Veem expands partnership with Coins.ph to support cross-border payouts to the Philippines

BY
Ram Lhoyd Sevilla
/
Jan 21, 2026

Veem has expanded its partnership with Coins.ph to improve cross-border payouts from the United States and Canada to the Philippines, adding new settlement rails including stablecoins and faster treasury mechanisms aimed at small businesses, freelancers and outsourcing firms, the companies said.

Under the updated arrangement, Coins.ph will continue to serve as Veem’s local payout infrastructure, handling currency conversion, compliance and distribution across more than 100 Philippine banks and e-wallets. The companies said the model allows Veem to hold U.S. dollar liquidity while using digital settlement rails such as USDC before converting funds into pesos locally.

Veem first partnered with Coins.ph in 2020. The expansion, announced in 2026, targets a growing segment of cross-border payments tied to contracting and outsourcing. Traditional correspondent banking systems typically settle in two to five days and are not optimized for high-frequency business payouts, according to the companies.

Veem Chief Executive Marwan Forzley said the upgraded corridor is designed to offer a “faster, cheaper, scalable alternative to traditional banks,” particularly for small enterprises and contractors paid by U.S. firms. Coins.ph Chief Executive Wei Zhou said the partnership “empowers Filipino freelancers and SMEs with reliable instant payouts.”

The Philippines is one of the world’s largest outsourcing hubs, with business process outsourcing firms, freelancers and remote workers frequently paid from North America. The country also receives more than $36 billion in annual remittances, with the United States accounting for the largest share, according to World Bank data.

Coins.ph is licensed by the Bangko Sentral ng Pilipinas (BSP) as an electronic money issuer and virtual asset service provider, allowing it to convert foreign currency and manage compliance for digital asset-linked settlement. The companies said the model removes intermediary correspondent banks, reduces cut-off constraints and enables 24/7 treasury settlement.

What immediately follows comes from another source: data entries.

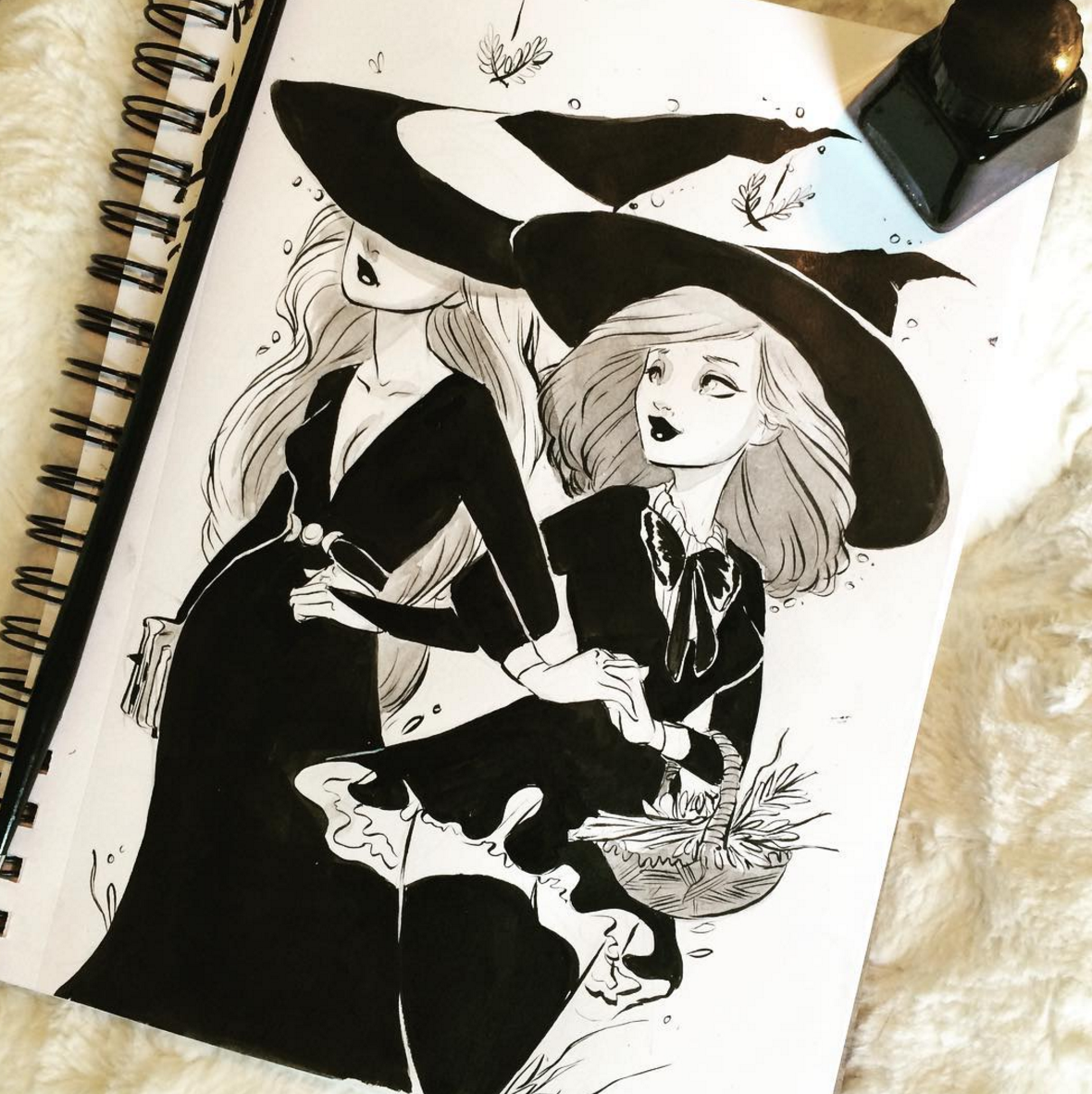 artofashleighizienicki:  Day 9 and 10  of #inktober and #witchtacular !!! Day 9.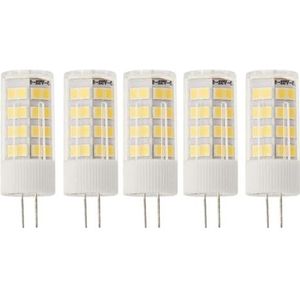 Jandei LED-lampen, 5 stuks, 12 V DC, G4, 3 W vermogen, koudwit, 6000 K, 500 lumen, komt overeen met 25 W halogeen), 12 mm diameter, 46 mm totale lengte met pennen, beschermingsklasse IP20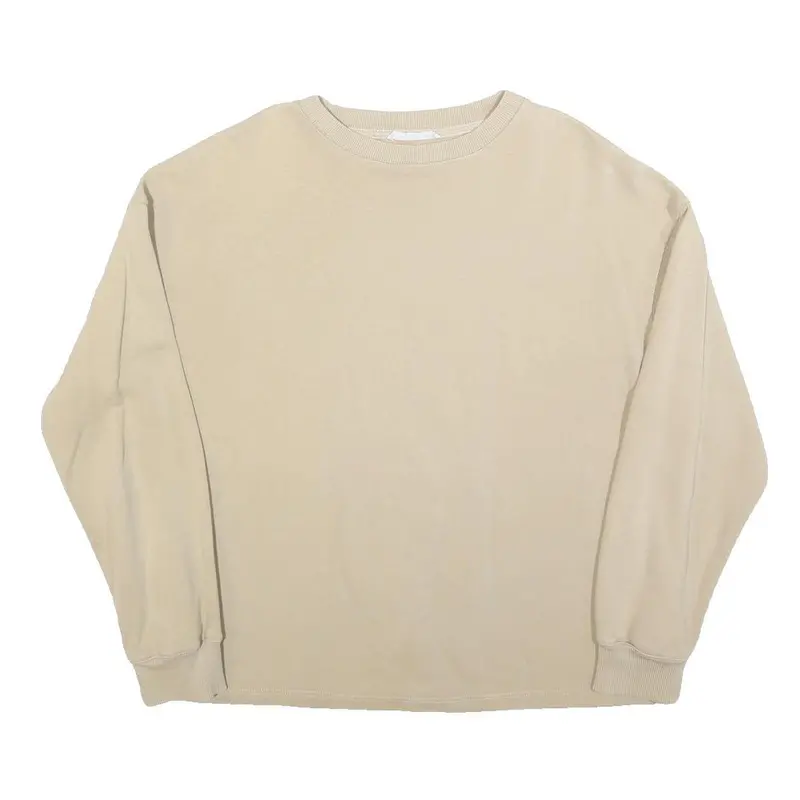Mango Womens Beige Crew Neck S Cotton Blend Pullover Sweatshirt Casual 1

Analysts say global payment firms have increasingly turned to stablecoins such as USDC for enterprise settlement because they can minimize foreign exchange pre-funding and reduce operational costs, though regulatory treatment varies across jurisdictions.

The companies did not disclose transaction volumes or fee changes. They said U.S. and Canadian small businesses and contractors are the core senders in the corridor, with Filipino freelancers, outsourcing firms and remote workers as primary recipients.

Veem operates a global business-to-business payments platform, while Coins.ph provides digital wallet and off-ramp services in the Philippines. Further details on commercial terms were not made public.